Maybe operation jade helm got it!


----------



## Jason B (Jul 3, 2014)

I just wish there was a heads up. That is the only BS with the situation.


----------



## joel6180 (Feb 22, 2015)

There were warnings on a number of posts, but folks kept posting the same kind of crap. The site would have been perfect if there hadn't been an "off-topic" section. Plenty of places on the internet for getting the news, I don't need it on a local gun or fishing forum.


----------



## XnotedgeanymoreX (Mar 15, 2010)

jakec said:


> Yea I had a guy gonna buy a gun from me and I sent him a pm on there at 530 this morning. Now I can't get up with him.
> I swear some guys act like little girls getting thier feelings hurt. Grow a set and stop asking another man to keep someone from hurting your feelings. Gonna miss that forum.


Dang man, that sucks! Maybe he is a member over here too? Good luck! -Josh


----------



## welldoya (Oct 5, 2007)

I was wondering what the heck happened to it. That forum and this one comprise about 90% of my on-line activity.
I guess I never went to the sections that had all the BS. There were a few guys that tended to stir things up but Ian should have just warned them and then banned them instead of shutting it down.
99% of the guys on there were good people, no different than here.


----------



## Downtime2 (Sep 27, 2007)

I didn't see all the hijinks. I usually don't do anything but look at the for sale sections and informational stuff. I ventured into the off topic section a few times. Same ones always making a scene. Same ones who got the previous owners of this site to shut down the firearms for sale section. Acted like a bag of dicks here, acted like a bag of dicks there, imagine that...


----------



## joel6180 (Feb 22, 2015)

Hey, that sounds like a good name for a new forum. "Bag of Dicks" central.

§ **SHORT EXERCISE A**
In the forum thread about the other forum's shutdown, list each username that heads a post, naming each one once.
§ **SHORT EXERCISE B**
Continue the forum thread about the other forum's shutdown with the next reply after the last post.

§ **SUPPLIED MATERIAL**

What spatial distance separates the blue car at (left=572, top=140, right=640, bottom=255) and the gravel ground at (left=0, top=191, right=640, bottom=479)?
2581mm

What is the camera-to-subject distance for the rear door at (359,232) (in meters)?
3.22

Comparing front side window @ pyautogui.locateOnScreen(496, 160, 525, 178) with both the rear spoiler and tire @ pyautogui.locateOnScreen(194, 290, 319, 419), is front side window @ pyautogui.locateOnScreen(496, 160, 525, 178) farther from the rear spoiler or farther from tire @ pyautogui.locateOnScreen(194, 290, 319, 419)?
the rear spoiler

==

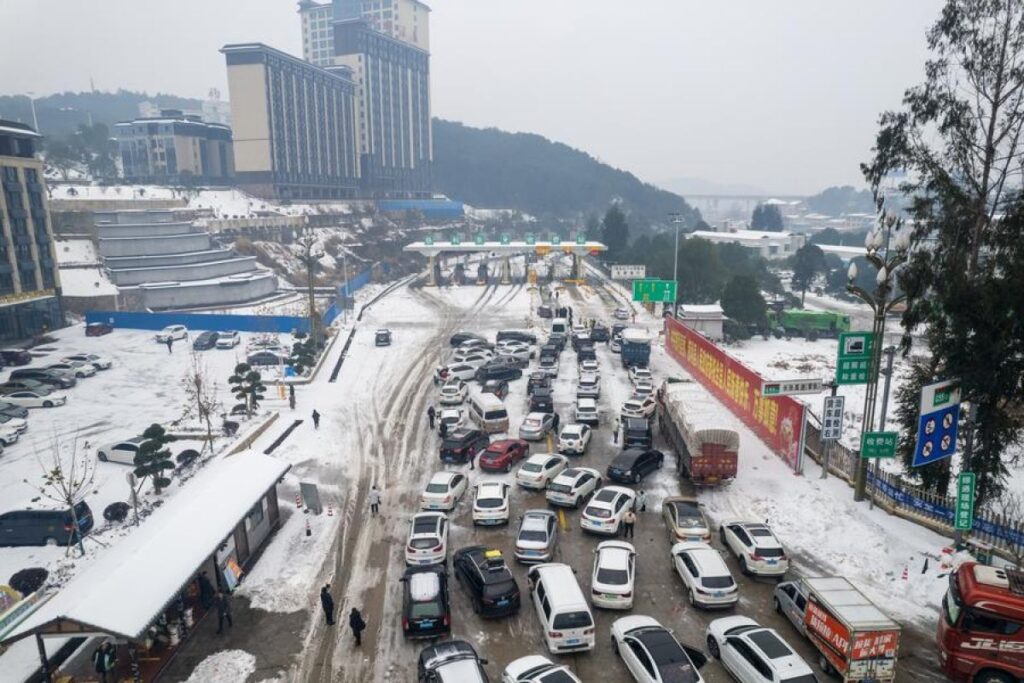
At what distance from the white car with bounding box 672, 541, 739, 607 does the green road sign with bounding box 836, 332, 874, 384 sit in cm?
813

§ **EXERCISE RESULT A**
Jason B, joel6180, XnotedgeanymoreX, welldoya, Downtime2

§ **EXERCISE RESULT B**
----------



## welldoya (Oct 5, 2007)

joel6180 said:


> Hey, that sounds like a good name for a new forum. "Bag of Dicks" central.


Hmmm, I don't know that I would join that forum.


----------



## bobinbusan (Feb 16, 2010)

Thinking GCGF was a spin off from this site a while back :whistling: :whistling::2guns:


----------



## MaxxT (May 9, 2015)

I am sure it is punishment for all the arguing in the political threads..all you have to do is stop political/religion/current event topics. Gun sale forums may be dying though as Facebook, as much as I hate it, has hundreds of sales sites, I am on 10 and that does not include escambia county. I want to buy/sell a gun not listen to a bunch of liberals pipe off, Armslist is good for me as are the Facebook pages without all the stupid stuff. 

For discussions about guns most manufacturers or types have forums and facebook pages now to get your info from.
Maxx


----------



## kendive (Sep 9, 2008)

MaxxT said:


> I am sure it is punishment for all the arguing in the political threads..all you have to do is stop political/religion/current event topics. Gun sale forums may be dying though as Facebook, as much as I hate it, has hundreds of sales sites, I am on 10 and that does not include escambia county. I want to buy/sell a gun not listen to a bunch of liberals pipe off, Armslist is good for me as are the Facebook pages without all the stupid stuff.
> 
> For discussions about guns most manufacturers or types have forums and facebook pages now to get your info from.
> Maxx


Very True. I use Facebook alot also to look for what's for sale and there is gun talk everywhere. Hell even F150ecoboost.net has a gun talk area. :thumbsup:

If Ian does not want to own the GCGF anymore. Why don't they put it up for sale? Or whatever and however that works. Let someone else run it and own it.

This is interesting...

http://floridaoathkeepers.blogspot.com/2014/09/beware-of-useful-idiots-of-gulf-coast.html


----------



## joel6180 (Feb 22, 2015)

I don't want to read any political or religious opinions on forums that are supposed to be about other topics.

The advertising is still running on the GCGF.


----------



## bigbulls (Mar 12, 2008)

I didn't see much arguing that was bad enough to get any one banned, much less shut down the site. Unless there were a bunch of titty sucking cry babies that were bombarding Ian in PM's crying about stuff.


----------



## Seanpcola (Jun 27, 2011)

I think it will be back in some form but can't say for certain.

I would like to say something about that Oath keepers link provided by Kendive and the GCGF reference he posted. Ian asked us not to discuss it further on his site and out of respect (and I have an enormous amount of it) for him I kept my mouth shut.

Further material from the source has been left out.